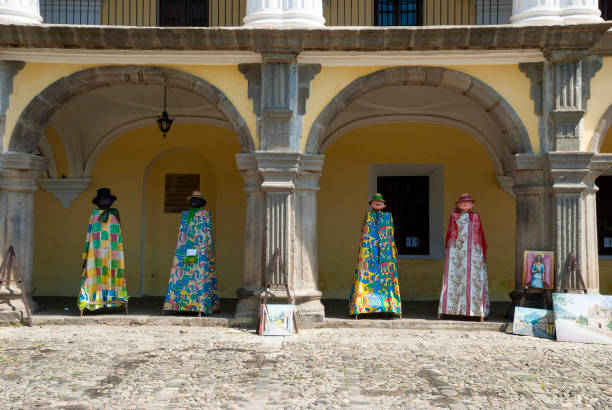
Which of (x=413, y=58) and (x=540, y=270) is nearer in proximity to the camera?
(x=540, y=270)

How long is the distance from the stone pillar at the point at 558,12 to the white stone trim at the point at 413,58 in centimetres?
43

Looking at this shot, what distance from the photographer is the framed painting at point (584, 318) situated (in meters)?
6.96

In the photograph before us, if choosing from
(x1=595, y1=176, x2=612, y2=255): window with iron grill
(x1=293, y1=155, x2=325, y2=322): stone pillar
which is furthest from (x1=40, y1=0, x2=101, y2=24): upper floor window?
(x1=595, y1=176, x2=612, y2=255): window with iron grill

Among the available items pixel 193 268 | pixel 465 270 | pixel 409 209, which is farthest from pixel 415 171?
pixel 193 268

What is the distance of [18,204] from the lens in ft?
26.3

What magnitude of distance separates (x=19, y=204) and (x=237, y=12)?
171 inches

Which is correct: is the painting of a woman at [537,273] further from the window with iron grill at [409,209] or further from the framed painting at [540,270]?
the window with iron grill at [409,209]

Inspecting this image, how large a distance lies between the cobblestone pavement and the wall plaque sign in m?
3.63

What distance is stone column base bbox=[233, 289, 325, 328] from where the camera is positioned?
7629mm

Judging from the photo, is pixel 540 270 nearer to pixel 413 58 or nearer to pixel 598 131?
pixel 598 131

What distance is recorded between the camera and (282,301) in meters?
7.54

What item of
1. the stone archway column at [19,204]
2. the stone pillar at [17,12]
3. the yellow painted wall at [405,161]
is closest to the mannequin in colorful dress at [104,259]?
the stone archway column at [19,204]

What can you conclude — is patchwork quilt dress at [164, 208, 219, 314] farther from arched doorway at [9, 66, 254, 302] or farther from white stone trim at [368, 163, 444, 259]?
white stone trim at [368, 163, 444, 259]

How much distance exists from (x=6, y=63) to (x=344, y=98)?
4283 mm
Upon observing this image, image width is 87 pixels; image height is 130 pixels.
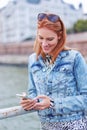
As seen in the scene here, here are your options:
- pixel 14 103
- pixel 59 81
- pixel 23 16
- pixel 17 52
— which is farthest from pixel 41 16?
pixel 23 16

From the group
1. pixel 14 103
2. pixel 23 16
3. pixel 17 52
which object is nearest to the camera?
pixel 14 103

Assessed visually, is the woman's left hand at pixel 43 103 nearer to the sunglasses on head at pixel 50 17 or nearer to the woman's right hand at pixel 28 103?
the woman's right hand at pixel 28 103

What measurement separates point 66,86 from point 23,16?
129 feet

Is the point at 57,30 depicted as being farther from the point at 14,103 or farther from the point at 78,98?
the point at 14,103

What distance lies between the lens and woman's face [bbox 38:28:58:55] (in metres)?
0.83

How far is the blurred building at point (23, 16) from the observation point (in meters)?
38.9

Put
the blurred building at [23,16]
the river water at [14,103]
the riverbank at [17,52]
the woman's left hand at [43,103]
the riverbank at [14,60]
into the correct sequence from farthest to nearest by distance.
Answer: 1. the blurred building at [23,16]
2. the riverbank at [14,60]
3. the riverbank at [17,52]
4. the river water at [14,103]
5. the woman's left hand at [43,103]

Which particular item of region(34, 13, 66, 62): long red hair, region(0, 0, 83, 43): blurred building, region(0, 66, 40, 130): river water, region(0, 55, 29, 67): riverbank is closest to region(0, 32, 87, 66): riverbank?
region(0, 55, 29, 67): riverbank

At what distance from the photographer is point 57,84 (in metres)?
0.83

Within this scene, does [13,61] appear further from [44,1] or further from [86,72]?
[86,72]

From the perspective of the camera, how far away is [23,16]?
39688 mm

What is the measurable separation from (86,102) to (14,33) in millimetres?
39021

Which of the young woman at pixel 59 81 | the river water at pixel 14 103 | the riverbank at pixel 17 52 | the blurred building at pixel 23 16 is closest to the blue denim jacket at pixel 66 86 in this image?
the young woman at pixel 59 81

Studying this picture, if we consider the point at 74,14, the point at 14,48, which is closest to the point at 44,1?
the point at 74,14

──────────

### Directions for this task:
Write out the lines above without any change, starting with the line that contains "What distance lies" and continuing through the last line.

### Complete output:
What distance lies between the lens and woman's face [bbox 38:28:58:55] (in metres)?
0.83

How far is the blurred building at point (23, 16) from the observation point (in meters)?
38.9

Put
the blurred building at [23,16]
the river water at [14,103]
the riverbank at [17,52]
the woman's left hand at [43,103]
the riverbank at [14,60]
into the correct sequence from farthest to nearest by distance.
Answer: 1. the blurred building at [23,16]
2. the riverbank at [14,60]
3. the riverbank at [17,52]
4. the river water at [14,103]
5. the woman's left hand at [43,103]

Which particular item of region(34, 13, 66, 62): long red hair, region(0, 0, 83, 43): blurred building, region(0, 66, 40, 130): river water, region(0, 55, 29, 67): riverbank is closest to region(0, 32, 87, 66): riverbank?
region(0, 55, 29, 67): riverbank

At what distance from the photographer is point 57,84 (in metres)?
0.83

Within this scene, does [13,61] appear further from [44,1] or further from [86,72]?
[86,72]

From the perspective of the camera, how far away is [23,16]?
39688 mm

What is the measurable separation from (86,102) to (14,33) in millimetres?
39021

Which of the young woman at pixel 59 81 | the river water at pixel 14 103 | the riverbank at pixel 17 52 | the blurred building at pixel 23 16 is closest to the blue denim jacket at pixel 66 86 in this image?
the young woman at pixel 59 81

Studying this picture, if we consider the point at 74,14, the point at 14,48, which is closest to the point at 44,1?
the point at 74,14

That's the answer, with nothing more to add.